» SELECTED PASSAGE:

Hoping for a big festival


Greenfield Rotary president says it has potential to be best in years

By Jeff Gilliland - jgilliland@aimmedianetwork.com



Ten prints of this drawing by local artist Tammy Wells celebrating the 50th anniversary of the annual car and truck show at the Greene Countrie Towne Festival will be sold during the Greenfield Rotary Club Auction that runs from 1-3 p.m. Saturday.


The Greene Countrie Towne Festival kicks off Thursday and Greenfield Rotary Club President Andrew Surritt believes it could be one of the best festivals in many years.

“I’m hoping this is the biggest festival in as far as I can remember,” Surritt said this week. “It has the potential to be, and I’ve been in Greenfield since 2000.

“What’s made that possible is the sponsors that came forward to help fund some of the major performers and the tickets for rides are being sold at a cheaper cost because the sponsors (covered some of the fees the ride company would normally have to pay). I don’t think this year’s festival would be quite what it’s going to be without the sponsors.”

The two main entertainers are Shane Runion, a two-time CMA Emerging Artist, according to Surritt, and the Absolute Journey Tribute, which Surritt described as the No. 1 international Journey tribute band. Runion will be on the main stage from 10:30 p.m. to midnight Friday and the Absolute Journey Tribute will perform from around 9:30 to 11:30 p.m. Saturday.

They will both perform on the main stage that will be located at the intersection of Jefferson and Fourth streets.

The rides will be provided by Miracle Amusements, which Surritt said is the same company that provides rides for the Circleville Pumpkin Show. Surritt said there will be more rides than in past years and that they will be located on Washington Street and a small portion of Jefferson Street.

Other features that Surritt believes will enhance the festival experience include:

• On the festival website, starting Wednesday evening, there was supposed to be an interactive Google map that shows the entire festival grounds and where everything is located.

» COLLECTED DATA:
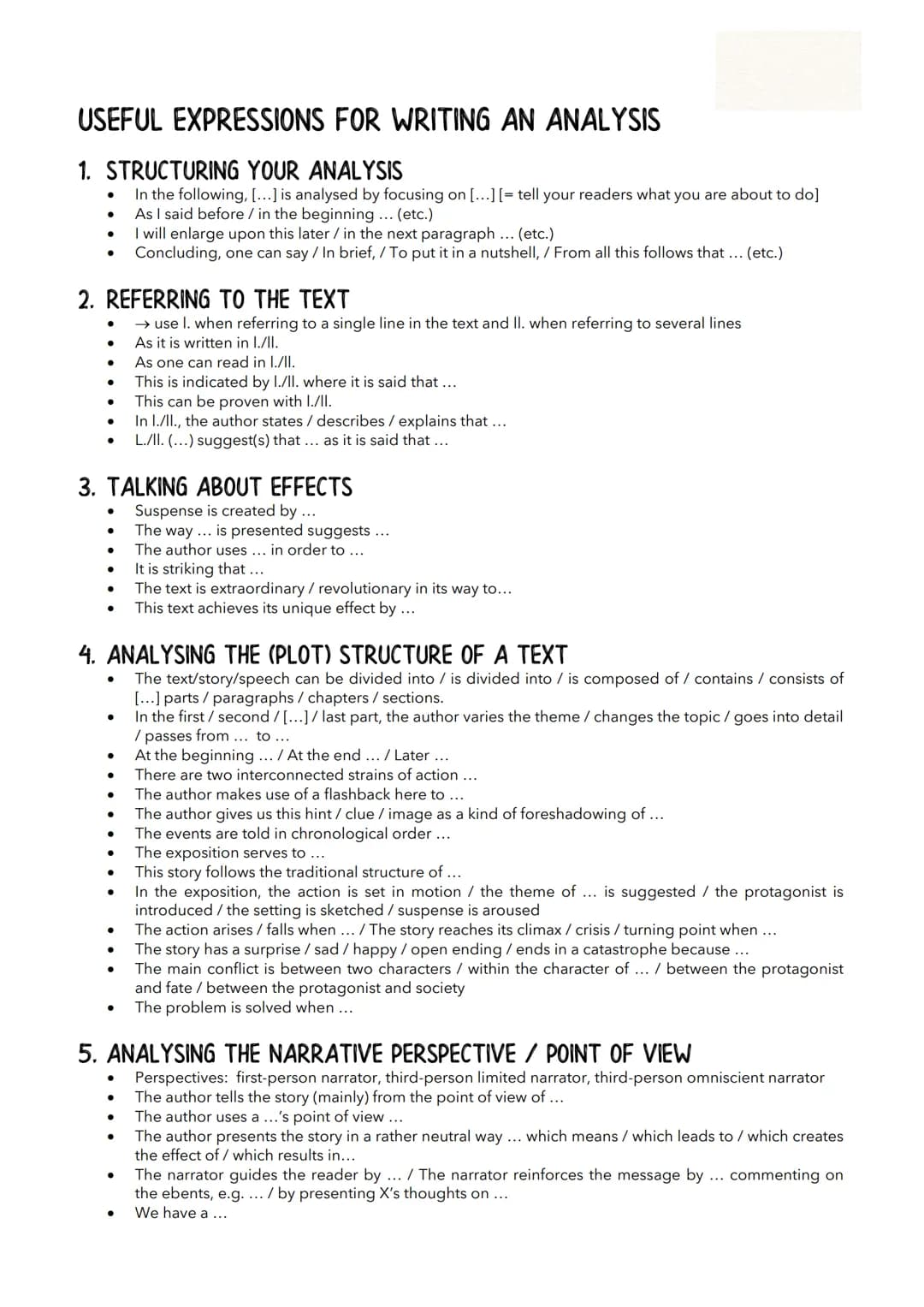 # USEFUL EXPRESSIONS FOR WRITING AN ANALYSIS

1. STRUCTURING YOUR ANALYSIS
*   In the following, [...] is analysed by focusing on [...] [= t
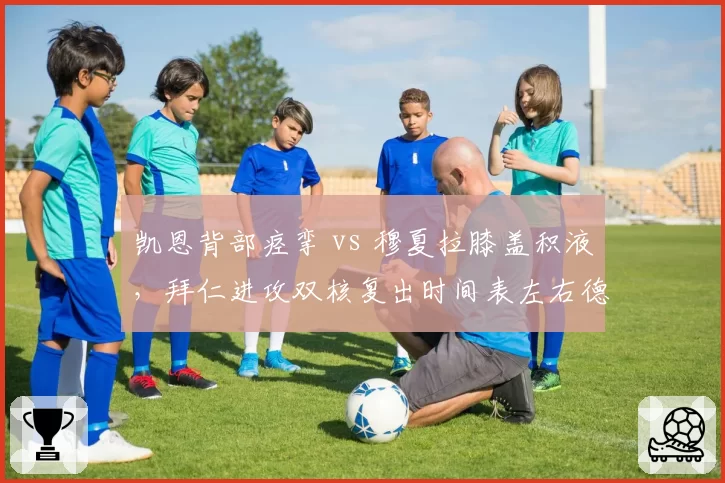 凯恩背部痉挛 vs 穆夏拉膝盖积液，拜仁进攻双核复出时间表左右德甲争冠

» WHAT NEEDS TO BE DONE: Please state where the main stage will be located, according to the festival article. The listing is separate material, apart from the festival article.

» SOLUTION FOR THIS PROBLEM: At the intersection of Jefferson and Fourth streets.